Output the full listing that appears below, exactly as it is presented.

◆ ◆ ◆ ◆

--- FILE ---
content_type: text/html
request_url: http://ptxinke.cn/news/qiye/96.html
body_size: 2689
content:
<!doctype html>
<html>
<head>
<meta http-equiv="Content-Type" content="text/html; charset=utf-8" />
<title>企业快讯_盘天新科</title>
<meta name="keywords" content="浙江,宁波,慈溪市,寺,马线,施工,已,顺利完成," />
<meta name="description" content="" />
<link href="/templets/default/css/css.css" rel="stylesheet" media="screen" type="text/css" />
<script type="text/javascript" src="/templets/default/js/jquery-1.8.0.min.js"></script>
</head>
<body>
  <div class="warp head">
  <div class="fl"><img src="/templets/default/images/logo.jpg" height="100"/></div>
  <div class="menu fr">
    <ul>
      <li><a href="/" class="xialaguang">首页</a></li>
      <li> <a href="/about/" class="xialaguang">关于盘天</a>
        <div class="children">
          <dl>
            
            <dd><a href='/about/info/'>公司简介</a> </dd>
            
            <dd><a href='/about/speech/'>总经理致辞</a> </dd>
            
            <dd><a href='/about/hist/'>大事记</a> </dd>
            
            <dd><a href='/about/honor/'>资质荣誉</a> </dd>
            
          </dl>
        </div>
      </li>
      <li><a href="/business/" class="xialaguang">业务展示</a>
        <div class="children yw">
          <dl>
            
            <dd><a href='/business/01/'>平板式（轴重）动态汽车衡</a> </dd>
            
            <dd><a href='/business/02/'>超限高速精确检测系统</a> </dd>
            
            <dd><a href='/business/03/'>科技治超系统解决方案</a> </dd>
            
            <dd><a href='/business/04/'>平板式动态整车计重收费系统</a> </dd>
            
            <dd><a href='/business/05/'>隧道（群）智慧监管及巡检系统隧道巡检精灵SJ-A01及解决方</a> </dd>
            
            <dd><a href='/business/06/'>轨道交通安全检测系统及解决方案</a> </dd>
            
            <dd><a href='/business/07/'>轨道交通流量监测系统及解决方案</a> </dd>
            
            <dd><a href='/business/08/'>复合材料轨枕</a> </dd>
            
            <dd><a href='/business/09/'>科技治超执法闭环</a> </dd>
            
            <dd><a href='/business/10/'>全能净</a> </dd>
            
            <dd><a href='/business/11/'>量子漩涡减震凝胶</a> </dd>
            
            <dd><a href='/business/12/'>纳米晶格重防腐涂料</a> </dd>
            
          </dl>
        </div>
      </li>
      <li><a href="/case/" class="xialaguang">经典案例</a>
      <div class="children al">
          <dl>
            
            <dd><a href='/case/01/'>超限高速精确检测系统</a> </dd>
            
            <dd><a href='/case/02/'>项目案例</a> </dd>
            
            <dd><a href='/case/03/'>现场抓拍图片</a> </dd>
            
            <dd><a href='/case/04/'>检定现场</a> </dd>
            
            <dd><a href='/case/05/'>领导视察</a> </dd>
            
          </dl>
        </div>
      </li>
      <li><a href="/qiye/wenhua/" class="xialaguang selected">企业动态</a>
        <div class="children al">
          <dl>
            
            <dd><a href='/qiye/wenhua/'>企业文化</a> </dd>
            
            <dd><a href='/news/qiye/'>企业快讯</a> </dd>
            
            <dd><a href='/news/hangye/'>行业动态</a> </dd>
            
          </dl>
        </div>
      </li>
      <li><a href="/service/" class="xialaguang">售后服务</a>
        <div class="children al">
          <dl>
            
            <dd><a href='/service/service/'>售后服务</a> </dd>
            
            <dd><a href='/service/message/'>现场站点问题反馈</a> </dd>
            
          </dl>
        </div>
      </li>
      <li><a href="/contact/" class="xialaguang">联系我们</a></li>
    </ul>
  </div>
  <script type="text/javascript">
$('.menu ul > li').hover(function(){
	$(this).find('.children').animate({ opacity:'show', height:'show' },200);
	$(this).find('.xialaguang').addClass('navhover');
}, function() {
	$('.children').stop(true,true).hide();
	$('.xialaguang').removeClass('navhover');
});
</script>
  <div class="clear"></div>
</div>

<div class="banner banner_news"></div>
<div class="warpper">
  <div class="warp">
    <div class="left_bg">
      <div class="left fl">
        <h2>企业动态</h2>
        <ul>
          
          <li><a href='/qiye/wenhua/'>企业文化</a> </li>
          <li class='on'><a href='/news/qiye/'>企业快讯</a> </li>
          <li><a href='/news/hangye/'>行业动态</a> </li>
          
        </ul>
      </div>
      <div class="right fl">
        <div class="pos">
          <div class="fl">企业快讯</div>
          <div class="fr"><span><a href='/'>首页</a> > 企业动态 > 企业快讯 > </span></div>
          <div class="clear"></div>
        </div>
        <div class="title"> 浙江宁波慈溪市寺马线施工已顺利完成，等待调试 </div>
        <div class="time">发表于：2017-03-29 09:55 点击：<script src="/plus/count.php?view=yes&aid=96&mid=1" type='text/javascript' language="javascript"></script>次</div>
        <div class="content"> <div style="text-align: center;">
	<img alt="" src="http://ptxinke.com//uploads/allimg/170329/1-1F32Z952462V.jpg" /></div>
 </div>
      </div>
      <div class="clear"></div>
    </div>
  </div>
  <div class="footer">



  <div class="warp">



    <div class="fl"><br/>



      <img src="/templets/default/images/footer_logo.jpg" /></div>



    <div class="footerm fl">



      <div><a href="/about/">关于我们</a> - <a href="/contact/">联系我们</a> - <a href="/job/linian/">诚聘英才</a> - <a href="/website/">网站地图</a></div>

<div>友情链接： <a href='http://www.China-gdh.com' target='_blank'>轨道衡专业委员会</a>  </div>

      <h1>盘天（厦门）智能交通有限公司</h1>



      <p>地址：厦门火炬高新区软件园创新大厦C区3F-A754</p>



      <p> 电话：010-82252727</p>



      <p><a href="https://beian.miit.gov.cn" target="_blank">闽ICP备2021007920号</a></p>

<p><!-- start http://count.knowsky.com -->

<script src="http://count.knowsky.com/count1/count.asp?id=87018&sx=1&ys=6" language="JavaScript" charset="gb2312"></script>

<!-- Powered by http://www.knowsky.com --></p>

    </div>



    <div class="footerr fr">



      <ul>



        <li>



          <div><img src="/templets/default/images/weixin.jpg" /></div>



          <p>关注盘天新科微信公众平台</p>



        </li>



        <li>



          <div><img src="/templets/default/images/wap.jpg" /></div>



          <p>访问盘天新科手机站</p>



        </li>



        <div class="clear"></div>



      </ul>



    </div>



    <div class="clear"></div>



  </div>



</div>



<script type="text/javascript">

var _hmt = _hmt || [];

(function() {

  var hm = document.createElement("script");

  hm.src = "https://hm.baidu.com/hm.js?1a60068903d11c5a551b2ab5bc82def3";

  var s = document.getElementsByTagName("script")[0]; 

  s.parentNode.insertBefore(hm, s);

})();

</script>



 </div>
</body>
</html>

◆ ◆ ◆ ◆

# Solution
--- FILE ---
content_type: text/html
request_url: http://ptxinke.cn/news/qiye/96.html
body_size: 2689
content:
<!doctype html>
<html>
<head>
<meta http-equiv="Content-Type" content="text/html; charset=utf-8" />
<title>企业快讯_盘天新科</title>
<meta name="keywords" content="浙江,宁波,慈溪市,寺,马线,施工,已,顺利完成," />
<meta name="description" content="" />
<link href="/templets/default/css/css.css" rel="stylesheet" media="screen" type="text/css" />
<script type="text/javascript" src="/templets/default/js/jquery-1.8.0.min.js"></script>
</head>
<body>
  <div class="warp head">
  <div class="fl"><img src="/templets/default/images/logo.jpg" height="100"/></div>
  <div class="menu fr">
    <ul>
      <li><a href="/" class="xialaguang">首页</a></li>
      <li> <a href="/about/" class="xialaguang">关于盘天</a>
        <div class="children">
          <dl>
            
            <dd><a href='/about/info/'>公司简介</a> </dd>
            
            <dd><a href='/about/speech/'>总经理致辞</a> </dd>
            
            <dd><a href='/about/hist/'>大事记</a> </dd>
            
            <dd><a href='/about/honor/'>资质荣誉</a> </dd>
            
          </dl>
        </div>
      </li>
      <li><a href="/business/" class="xialaguang">业务展示</a>
        <div class="children yw">
          <dl>
            
            <dd><a href='/business/01/'>平板式（轴重）动态汽车衡</a> </dd>
            
            <dd><a href='/business/02/'>超限高速精确检测系统</a> </dd>
            
            <dd><a href='/business/03/'>科技治超系统解决方案</a> </dd>
            
            <dd><a href='/business/04/'>平板式动态整车计重收费系统</a> </dd>
            
            <dd><a href='/business/05/'>隧道（群）智慧监管及巡检系统隧道巡检精灵SJ-A01及解决方</a> </dd>
            
            <dd><a href='/business/06/'>轨道交通安全检测系统及解决方案</a> </dd>
            
            <dd><a href='/business/07/'>轨道交通流量监测系统及解决方案</a> </dd>
            
            <dd><a href='/business/08/'>复合材料轨枕</a> </dd>
            
            <dd><a href='/business/09/'>科技治超执法闭环</a> </dd>
            
            <dd><a href='/business/10/'>全能净</a> </dd>
            
            <dd><a href='/business/11/'>量子漩涡减震凝胶</a> </dd>
            
            <dd><a href='/business/12/'>纳米晶格重防腐涂料</a> </dd>
            
          </dl>
        </div>
      </li>
      <li><a href="/case/" class="xialaguang">经典案例</a>
      <div class="children al">
          <dl>
            
            <dd><a href='/case/01/'>超限高速精确检测系统</a> </dd>
            
            <dd><a href='/case/02/'>项目案例</a> </dd>
            
            <dd><a href='/case/03/'>现场抓拍图片</a> </dd>
            
            <dd><a href='/case/04/'>检定现场</a> </dd>
            
            <dd><a href='/case/05/'>领导视察</a> </dd>
            
          </dl>
        </div>
      </li>
      <li><a href="/qiye/wenhua/" class="xialaguang selected">企业动态</a>
        <div class="children al">
          <dl>
            
            <dd><a href='/qiye/wenhua/'>企业文化</a> </dd>
            
            <dd><a href='/news/qiye/'>企业快讯</a> </dd>
            
            <dd><a href='/news/hangye/'>行业动态</a> </dd>
            
          </dl>
        </div>
      </li>
      <li><a href="/service/" class="xialaguang">售后服务</a>
        <div class="children al">
          <dl>
            
            <dd><a href='/service/service/'>售后服务</a> </dd>
            
            <dd><a href='/service/message/'>现场站点问题反馈</a> </dd>
            
          </dl>
        </div>
      </li>
      <li><a href="/contact/" class="xialaguang">联系我们</a></li>
    </ul>
  </div>
  <script type="text/javascript">
$('.menu ul > li').hover(function(){
	$(this).find('.children').animate({ opacity:'show', height:'show' },200);
	$(this).find('.xialaguang').addClass('navhover');
}, function() {
	$('.children').stop(true,true).hide();
	$('.xialaguang').removeClass('navhover');
});
</script>
  <div class="clear"></div>
</div>

<div class="banner banner_news"></div>
<div class="warpper">
  <div class="warp">
    <div class="left_bg">
      <div class="left fl">
        <h2>企业动态</h2>
        <ul>
          
          <li><a href='/qiye/wenhua/'>企业文化</a> </li>
          <li class='on'><a href='/news/qiye/'>企业快讯</a> </li>
          <li><a href='/news/hangye/'>行业动态</a> </li>
          
        </ul>
      </div>
      <div class="right fl">
        <div class="pos">
          <div class="fl">企业快讯</div>
          <div class="fr"><span><a href='/'>首页</a> > 企业动态 > 企业快讯 > </span></div>
          <div class="clear"></div>
        </div>
        <div class="title"> 浙江宁波慈溪市寺马线施工已顺利完成，等待调试 </div>
        <div class="time">发表于：2017-03-29 09:55 点击：<script src="/plus/count.php?view=yes&aid=96&mid=1" type='text/javascript' language="javascript"></script>次</div>
        <div class="content"> <div style="text-align: center;">
	<img alt="" src="http://ptxinke.com//uploads/allimg/170329/1-1F32Z952462V.jpg" /></div>
 </div>
      </div>
      <div class="clear"></div>
    </div>
  </div>
  <div class="footer">



  <div class="warp">



    <div class="fl"><br/>



      <img src="/templets/default/images/footer_logo.jpg" /></div>



    <div class="footerm fl">



      <div><a href="/about/">关于我们</a> - <a href="/contact/">联系我们</a> - <a href="/job/linian/">诚聘英才</a> - <a href="/website/">网站地图</a></div>

<div>友情链接： <a href='http://www.China-gdh.com' target='_blank'>轨道衡专业委员会</a>  </div>

      <h1>盘天（厦门）智能交通有限公司</h1>



      <p>地址：厦门火炬高新区软件园创新大厦C区3F-A754</p>



      <p> 电话：010-82252727</p>



      <p><a href="https://beian.miit.gov.cn" target="_blank">闽ICP备2021007920号</a></p>

<p><!-- start http://count.knowsky.com -->

<script src="http://count.knowsky.com/count1/count.asp?id=87018&sx=1&ys=6" language="JavaScript" charset="gb2312"></script>

<!-- Powered by http://www.knowsky.com --></p>

    </div>



    <div class="footerr fr">



      <ul>



        <li>



          <div><img src="/templets/default/images/weixin.jpg" /></div>



          <p>关注盘天新科微信公众平台</p>



        </li>



        <li>



          <div><img src="/templets/default/images/wap.jpg" /></div>



          <p>访问盘天新科手机站</p>



        </li>



        <div class="clear"></div>



      </ul>



    </div>



    <div class="clear"></div>



  </div>



</div>



<script type="text/javascript">

var _hmt = _hmt || [];

(function() {

  var hm = document.createElement("script");

  hm.src = "https://hm.baidu.com/hm.js?1a60068903d11c5a551b2ab5bc82def3";

  var s = document.getElementsByTagName("script")[0]; 

  s.parentNode.insertBefore(hm, s);

})();

</script>



 </div>
</body>
</html>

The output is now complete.